It should be clear, first, that this is a review of the VR gameplay of Albino Lullaby, using an Oculus DK2. While this should be representative of the gameplay in the consumer VR headsets, it is not likely not the same review I’d write if I’d played this game on a monitor. The immersiveness of VR in this horror game adds the element of, well, horror that this game is mostly lacking in its 2D incarnation. Our review of the original PC version can be found HERE.
These guys are disturbing, obviously disturbed themselves, but otherwise very slow and sort of laughable antagonists. They have no arms or legs, and move by sliming around like slugs. They will manage to capture you, somehow, if you spend too long in close vicinity, at which point you’ll presumably die a gruesome, agonizing death, then start again from the previous checkpoint.
This game touts itself as a horror experience with no gore, no blood, no jump scares, and it delivers on all of those promises, though ‘horror’ could be considered a strong word. The puzzles are very simple, more like prompts directing you to various buttons to press distributed across each level. Laced with toilet humor, all of this amounts to a pretty casual for-anyone experience. Intensely weird, but overall fairly easy and not Alien: Isolation levels of frightening.
The main problem is in the use of the classic FPS control scheme, which, especially while turning, can cause vestibular nastiness for even seasoned VR users. I’ve played a few experiences like this, and while I find they’re never lovely, this one seems to be particularly bad. This is a rare title which I can say definitely gave me motion sickness, and limited my play time to 30-45 minute sessions over several days. Standing and using my body to turn instead of the controller was a big improvement, but is a tiring compromise.
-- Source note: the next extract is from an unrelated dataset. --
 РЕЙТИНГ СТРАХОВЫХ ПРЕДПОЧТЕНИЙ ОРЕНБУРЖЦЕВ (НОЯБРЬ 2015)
A snap or comfort turning mode would be appreciated, at least.
The mechanic for note reading is absolutely awful as well, and it’s clear that it did not receive “VR polish”. Whenever you pick up a note, it gets plastered to the camera view – your face – in a fixed position which moves with your head. This is extremely uncomfortable, and even more the position and text was far from ideal for reading in the DK2. I feel like I may have missed a few jokes or some understanding of the world simply because I could not make out all of the notes, and I couldn’t stand having them displayed for more than a few of seconds.
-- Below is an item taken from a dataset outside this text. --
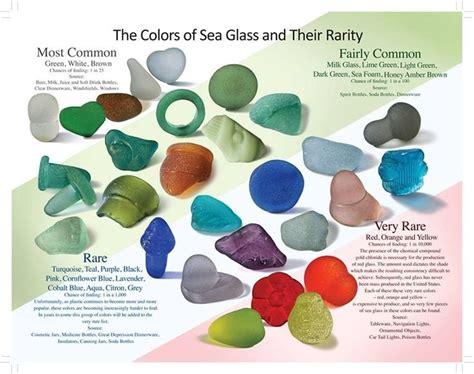 sea glass color sea glass color rarity chart sea glass jewelry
Those negatives said it is also obvious why Oculus allowed Albino Lullaby to be a launch title; VR adds intensity, immersion and a clear benefit to this otherwise simple and dry game. The grandchildren are actually very imposing up close and personal. They’re much bigger than you and they’ll swarm with a moment’s notice. Turning a corner to meet one face to face quite literally made my heart skip and forced out a yelp. No intentional jump scares, it would seem. That the game has no real weapons adds to the imposition, as your only real choice in any situation is to run away from the grey sausage-folk.
This episode has a playtime that seems to be around 3-5 hours, and so in a VR world currently full of short experiments and 10 minute demos it’s a breath of fresh air to find a game with some substance. Even if that air is filled with bat farts.
Albino Lullaby is an episodic story-driven game, this being the first of three installments, with the remaining two slated to release sometime later this year. While I approached this strange looking game almost expecting to be put off, or at least not to be very impressed, I’m now excited to continue the story in my Rift. We’re all waiting for you, grandmother!